◆ STUDY MATERIAL ◆

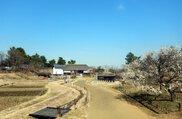 国営昭和記念公園 こもれびの里 里の春まつり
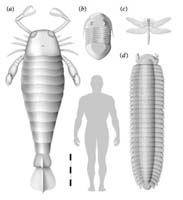 Fossil of largest insect on record found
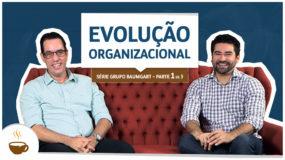 Série Grupo Baumgart  1 de 3  Evolução organizacional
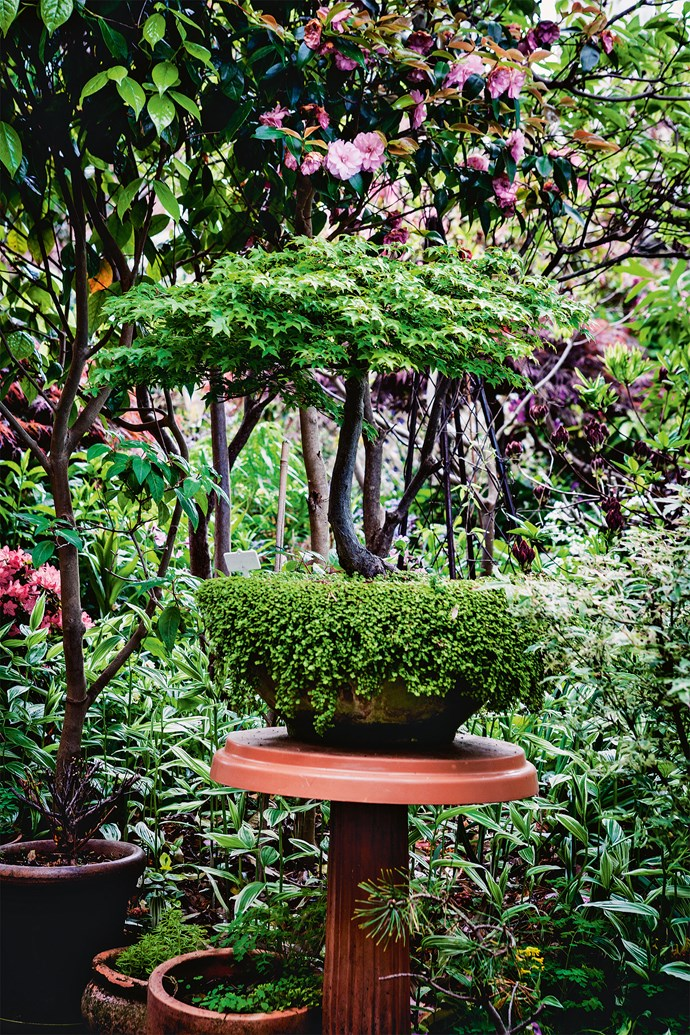 Using every bit of space, even pots are multi-planted - a bonsai maple makes a fine display atop a pedestal.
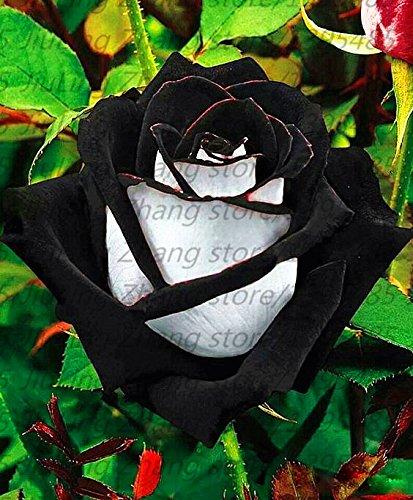 100pcs coloré Graines Rose avec bord rouge, couleur rare jardin populaire Graines de fleurs vivaces Bush ou Bonsai Fleur 3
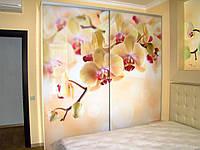 Шкаф купе с фотопечатью ветка орхидеи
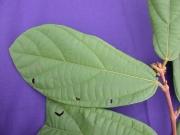 Matisia jefensis Leaf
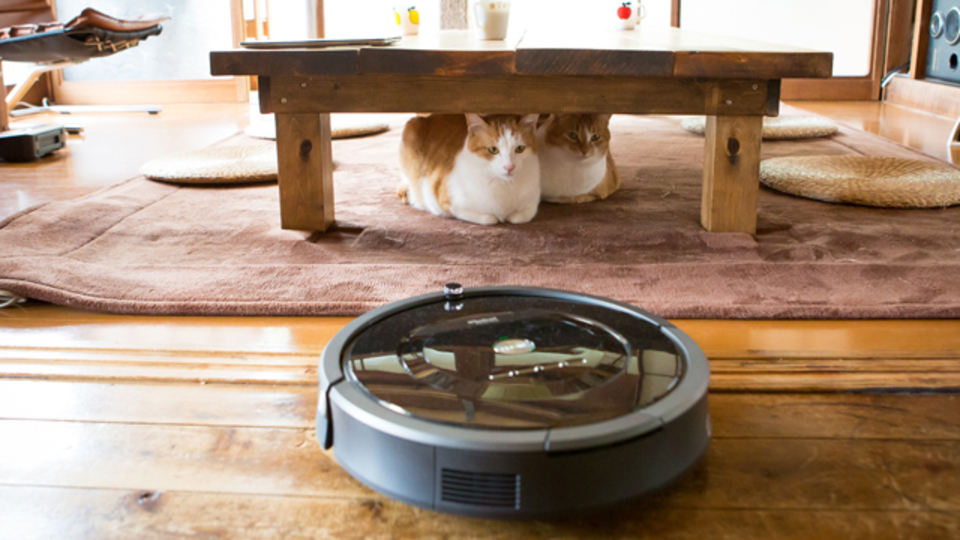 ネコと暮らす一軒家でロボット掃除機が大活躍!写真家・有高唯之氏のルンバ&ブラーバ体験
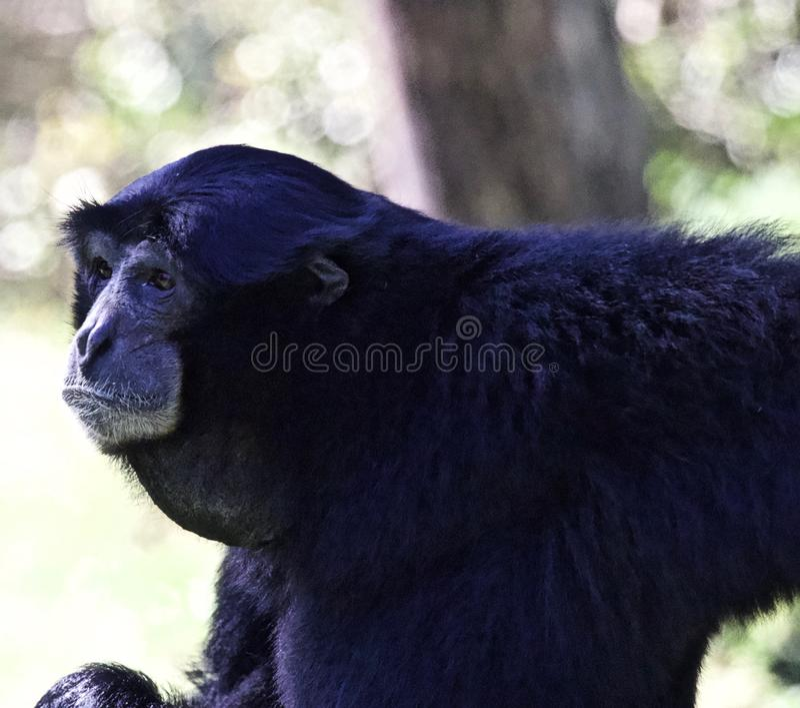 Macaco do Gibbon de Siamang foto de stock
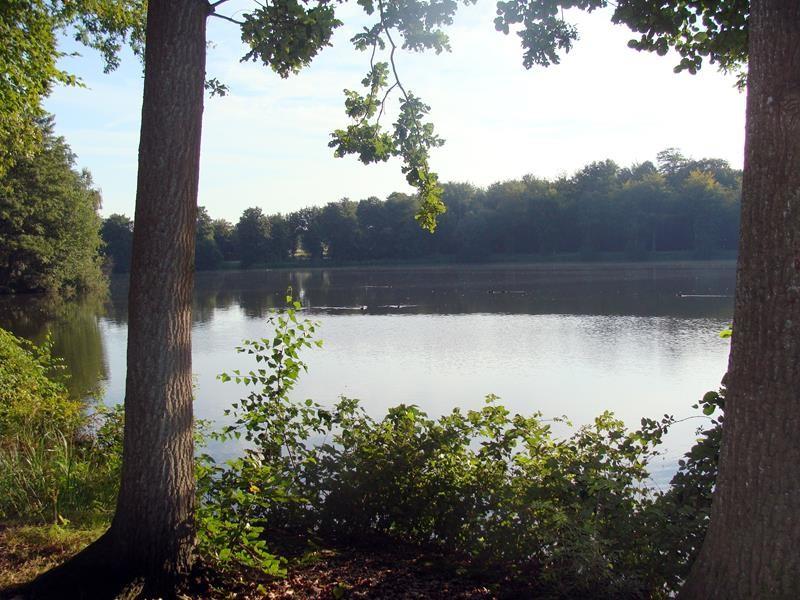 Der Teich in der Nähe des Otterzentrum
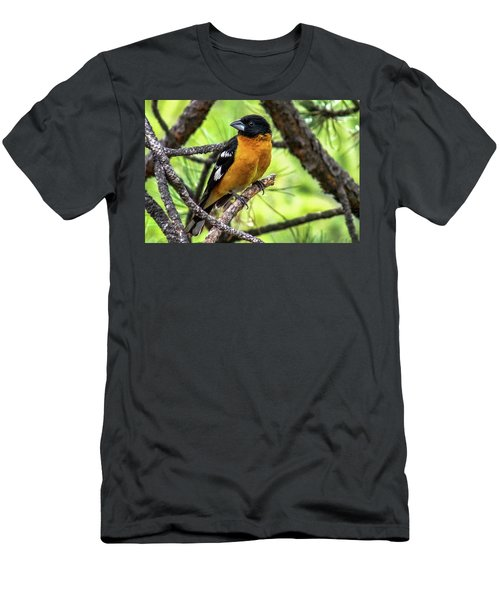 Black-headed Grosbeak Men's T-Shirt (Athletic Fit)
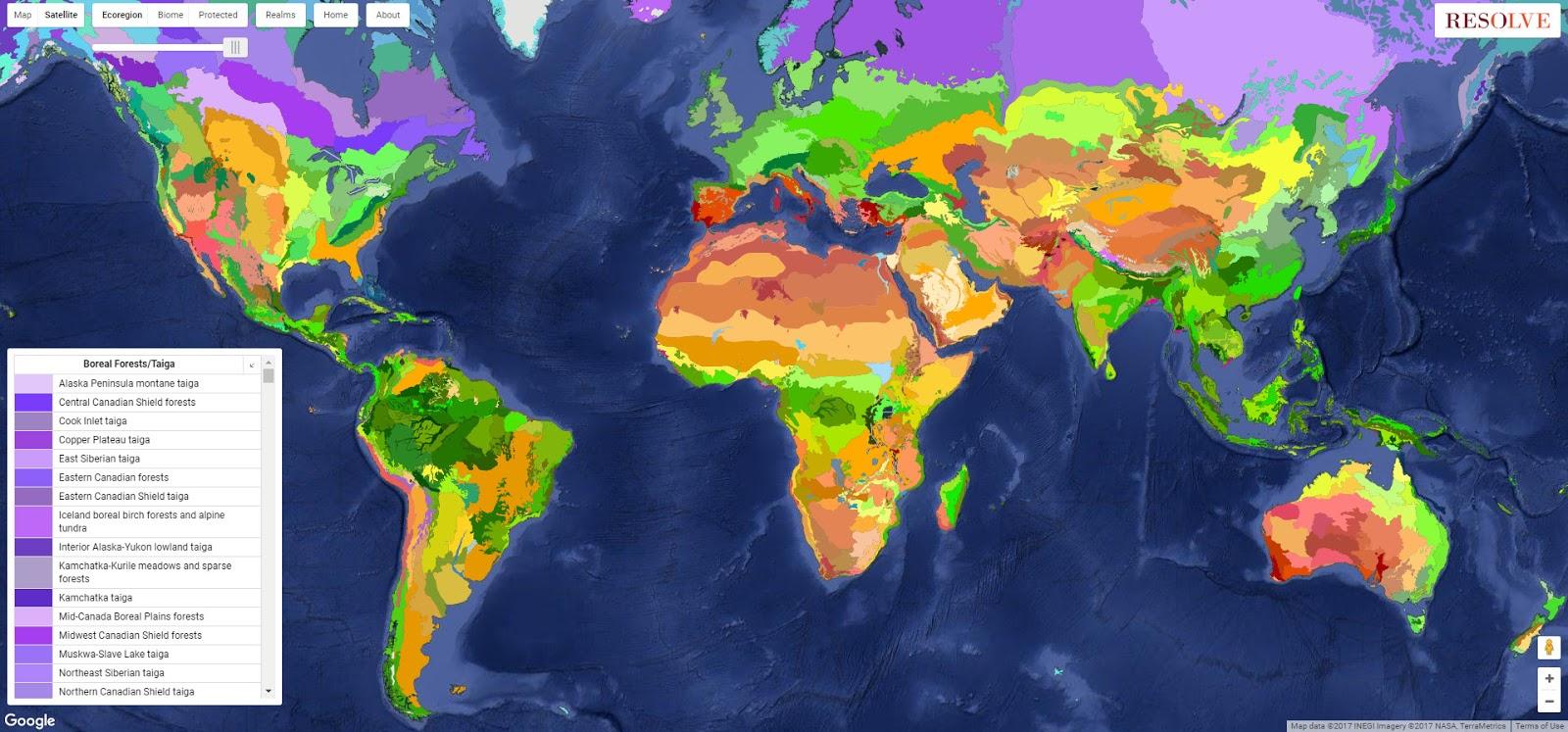 World Ecoregions
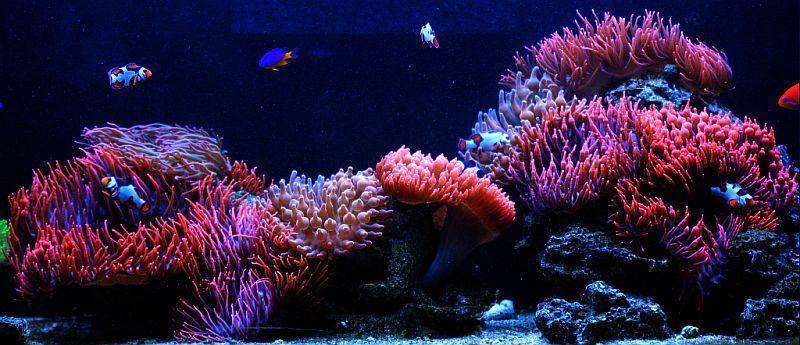 marvinsreef clownfish anemone tank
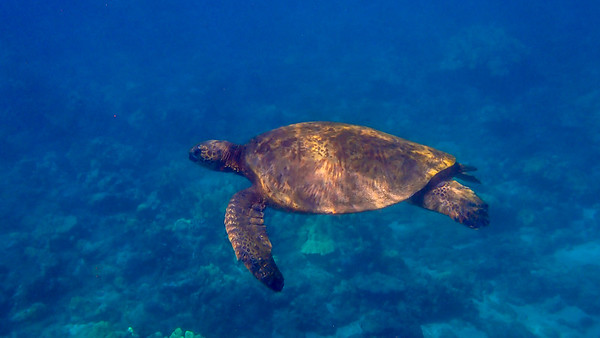 Day 5: Snorkeling At Molokini Crater and Wailea Point With Pacific Whale Foundation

◆ WHAT NEEDS TO BE DONE ◆
Starting with the top line, write out all the data above exactly; keep the pictures out.

◆ ANSWER BOX ◆
 国営昭和記念公園 こもれびの里 里の春まつり
 Fossil of largest insect on record found
 Série Grupo Baumgart  1 de 3  Evolução organizacional
 Using every bit of space, even pots are multi-planted - a bonsai maple makes a fine display atop a pedestal.
 100pcs coloré Graines Rose avec bord rouge, couleur rare jardin populaire Graines de fleurs vivaces Bush ou Bonsai Fleur 3
 Шкаф купе с фотопечатью ветка орхидеи
 Matisia jefensis Leaf
 ネコと暮らす一軒家でロボット掃除機が大活躍!写真家・有高唯之氏のルンバ&ブラーバ体験
 Macaco do Gibbon de Siamang foto de stock
 Der Teich in der Nähe des Otterzentrum
 Black-headed Grosbeak Men's T-Shirt (Athletic Fit)
 World Ecoregions
 marvinsreef clownfish anemone tank
 Day 5: Snorkeling At Molokini Crater and Wailea Point With Pacific Whale Foundation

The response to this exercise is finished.